One key difference this time is that Republicans have more power in Congress, which makes it less likely that a crusading chairperson like Warren will lead the panel. In 2008, Democrats controlled both branches of Congress and were able to appoint three of the panel’s five members, who quickly voted to put Warren in charge. Today, Republicans control the Senate, and the CARES Act, as the relief bill is formally known, stipulates that the chairperson will be jointly selected by the Speaker of the House and the Senate Majority Leader—that is, Nancy Pelosi and McConnell.
The new law authorizes Treasury to extend $500 billion to help large corporations keep workers on board and continue operations. Of that total, airlines and ticket agents are slated to receive $46 billion, with the remaining $454 billion allotted to backstop possible losses in lending facilities set up by the Federal Reserve. Beyond the SIGPR and congressional oversight panel, Treasury and the Fed are required to disclose each week which companies receive assistance. The law also imposes restrictions on stock buybacks, dividends, layoffs, and executive compensation for companies that receive aid.
Even so, Treasury Secretary Steven Mnuchin will have broad discretion in directing the use of funds. Veterans of the last bailout say this alone justifies strict oversight measures.
“A bailout is just picking winners and losers,” Neil Barofsky, who was special inspector general for the TARP fund, told Bloomberg TV. “So you want to make sure you have an even playing field, so that the companies that are deserving of relief get it not because they have a political connection.”
With Congress in recess and most of the nation under lockdown, it’s unclear when the members of the new oversight panel will be appointed. In the meantime, Warren, now a Massachusetts senator, is reprising her role in the last crisis. In a Tuesday letter to Mnuchin and Federal Reserve Chairman Jerome Powell, Warren issued a blunt warning. The new law “gives you extraordinary powers to make discretionary decisions about the recipients of this huge bailout for big corporations, and the terms and conditions under which they receive aid,” she wrote. “I will be watching carefully as you hand out these funds.”
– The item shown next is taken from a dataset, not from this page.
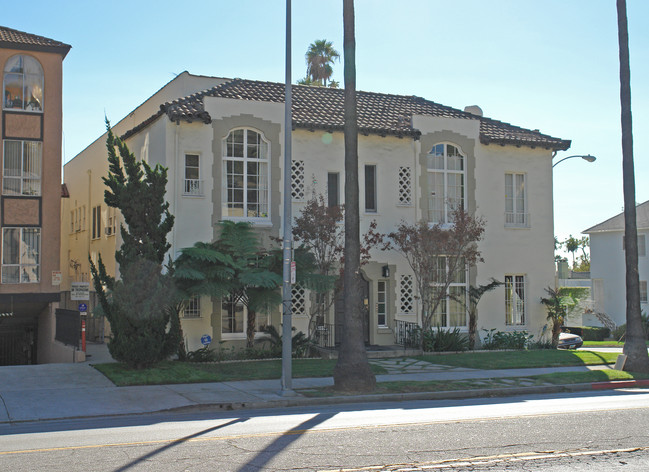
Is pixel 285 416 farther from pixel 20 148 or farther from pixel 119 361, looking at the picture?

Silvers, of the AFL-CIO, says he welcomes the added oversight and hopes there will be more, including from the media. On its own, he says, a congressional panel modeled after the one he served on won’t be enough to track the hundreds of billions of dollars that will soon flow out the door. “We had a reputation for having been an effective oversight body during the last crisis,” he says. “But that was in spite of the structure, not because of it.”